According to FAA spokesman Jim Peters, the error occurred at the
New York Terminal Radar Approach Center (TRACON) on Long Island,
which controls flights descending into New York metropolitan
airports before turning them over to the airport tower controllers.
An air traffic controller at the TRACON mistakenly gave the
Continental Express crew the wrong tower frequency, giving them
nearby Teterboro instead of Newark, Peters said.
"We're investigating it as an operational error," he said. As a
result, the Newark tower was temporarily unable to contact the crew
as both planes approached Newark. At one point, the planes had
1-1/4 mile horizontal and 600 feet vertical separation, rather than
the three mile horizontal and 1000 feet vertical separation as
required by the FAA.
Both flights landed safely and arrived at the gate about 15
minutes apart, according to Continental.
"This was a very difficult and dangerous situation," said Ray
Adams, vice president of the air traffic controllers union at the
Newark airport. Adams rejected the FAA's preliminary conclusion and
instead attributed the incident to the FAA's procedures for
landings at Newark.
"We're disputing the fact that the controller made an error,"
said Adams.
"This is a concern because of fatigue. We have less people
working, which means we are going to have more people working
positions longer and traffic longer," said NATCA spokesman Dan
Horwitz. This is the second recent incident at Newark investigated
by the FAA.
As ANN previously reported, there have been an increasing number
of such near-miss incidents in the greater New York area over the
last year.

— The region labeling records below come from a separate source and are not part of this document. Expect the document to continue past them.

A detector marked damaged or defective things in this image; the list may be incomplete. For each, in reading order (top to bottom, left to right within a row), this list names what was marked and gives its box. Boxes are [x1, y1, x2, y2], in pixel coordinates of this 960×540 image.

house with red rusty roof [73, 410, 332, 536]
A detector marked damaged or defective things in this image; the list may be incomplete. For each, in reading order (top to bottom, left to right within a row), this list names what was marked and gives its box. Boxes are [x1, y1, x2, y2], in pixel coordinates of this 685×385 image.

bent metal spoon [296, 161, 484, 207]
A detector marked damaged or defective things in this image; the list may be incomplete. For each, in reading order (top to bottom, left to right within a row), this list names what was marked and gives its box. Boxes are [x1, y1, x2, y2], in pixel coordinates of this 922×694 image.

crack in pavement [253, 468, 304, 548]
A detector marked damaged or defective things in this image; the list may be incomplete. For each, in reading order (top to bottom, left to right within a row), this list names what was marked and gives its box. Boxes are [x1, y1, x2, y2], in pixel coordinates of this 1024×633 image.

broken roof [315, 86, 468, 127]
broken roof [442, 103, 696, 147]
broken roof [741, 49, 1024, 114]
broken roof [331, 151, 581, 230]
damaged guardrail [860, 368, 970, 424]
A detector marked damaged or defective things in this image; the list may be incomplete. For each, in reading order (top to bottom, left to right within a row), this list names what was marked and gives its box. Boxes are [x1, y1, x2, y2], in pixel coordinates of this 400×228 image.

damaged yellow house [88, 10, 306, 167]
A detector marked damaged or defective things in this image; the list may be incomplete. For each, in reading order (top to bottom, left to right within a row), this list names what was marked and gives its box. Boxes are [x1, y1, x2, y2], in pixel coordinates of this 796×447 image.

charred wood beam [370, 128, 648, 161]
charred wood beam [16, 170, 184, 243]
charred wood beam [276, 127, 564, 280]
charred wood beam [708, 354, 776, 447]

According to the National Air Traffic Controller's
Association, 1,000 controllers have left the field In the last two
years, leaving those who remain fatigued, shorthanded and more
susceptible to operational error.
In December, an aircraft landing on one runway had to maneuver
to avoid another aircraft that taxied into its approach path
while preparing to takeoff from a separate runway.